### [WRITTEN PROBLEM]
Starting at the line below that contains "From the picture, does", print each line through the end of the records exactly as it appears.

— Begin RECORDS FOR THIS EXERCISE —

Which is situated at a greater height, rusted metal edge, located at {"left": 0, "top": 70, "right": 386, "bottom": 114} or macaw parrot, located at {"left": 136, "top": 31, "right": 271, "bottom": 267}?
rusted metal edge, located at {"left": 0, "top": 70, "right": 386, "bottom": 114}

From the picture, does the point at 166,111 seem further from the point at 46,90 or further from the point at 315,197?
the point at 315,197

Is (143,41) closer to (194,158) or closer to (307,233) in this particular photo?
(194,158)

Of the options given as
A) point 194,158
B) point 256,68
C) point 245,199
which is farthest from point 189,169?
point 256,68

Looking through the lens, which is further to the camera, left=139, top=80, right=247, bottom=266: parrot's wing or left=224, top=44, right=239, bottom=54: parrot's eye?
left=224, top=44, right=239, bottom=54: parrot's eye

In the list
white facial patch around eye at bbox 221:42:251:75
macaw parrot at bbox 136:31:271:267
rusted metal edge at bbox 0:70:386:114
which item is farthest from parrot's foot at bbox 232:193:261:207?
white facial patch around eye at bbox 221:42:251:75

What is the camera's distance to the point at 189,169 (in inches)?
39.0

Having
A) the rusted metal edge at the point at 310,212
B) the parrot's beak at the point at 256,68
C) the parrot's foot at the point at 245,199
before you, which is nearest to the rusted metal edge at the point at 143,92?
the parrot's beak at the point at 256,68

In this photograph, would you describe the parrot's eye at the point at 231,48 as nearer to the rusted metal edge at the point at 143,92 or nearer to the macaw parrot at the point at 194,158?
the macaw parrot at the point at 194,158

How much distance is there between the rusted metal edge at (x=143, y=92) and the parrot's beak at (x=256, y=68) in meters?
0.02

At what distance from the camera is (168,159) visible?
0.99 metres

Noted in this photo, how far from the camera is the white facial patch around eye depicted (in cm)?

— End RECORDS FOR THIS EXERCISE —

### [SOLUTION TO THE EXERCISE]
From the picture, does the point at 166,111 seem further from the point at 46,90 or further from the point at 315,197?
the point at 315,197

Is (143,41) closer to (194,158) or closer to (307,233) in this particular photo?
(194,158)

Of the options given as
A) point 194,158
B) point 256,68
C) point 245,199
which is farthest from point 189,169?
point 256,68

Looking through the lens, which is further to the camera, left=139, top=80, right=247, bottom=266: parrot's wing or left=224, top=44, right=239, bottom=54: parrot's eye?
left=224, top=44, right=239, bottom=54: parrot's eye

In the list
white facial patch around eye at bbox 221:42:251:75
macaw parrot at bbox 136:31:271:267
rusted metal edge at bbox 0:70:386:114
which item is farthest from parrot's foot at bbox 232:193:261:207?
white facial patch around eye at bbox 221:42:251:75

What is the camera's distance to the point at 189,169 (in inches)?
39.0

Having
A) the rusted metal edge at the point at 310,212
B) the parrot's beak at the point at 256,68
C) the parrot's foot at the point at 245,199
before you, which is nearest to the rusted metal edge at the point at 143,92?
the parrot's beak at the point at 256,68

In this photograph, would you describe the parrot's eye at the point at 231,48 as nearer to the rusted metal edge at the point at 143,92 or nearer to the macaw parrot at the point at 194,158?
the macaw parrot at the point at 194,158

How much distance is there between the rusted metal edge at (x=143, y=92) and the parrot's beak at (x=256, y=68) in meters?
0.02

At what distance from the camera is (168,159) visible?
0.99 metres

Noted in this photo, how far from the camera is the white facial patch around eye depicted (in cm)?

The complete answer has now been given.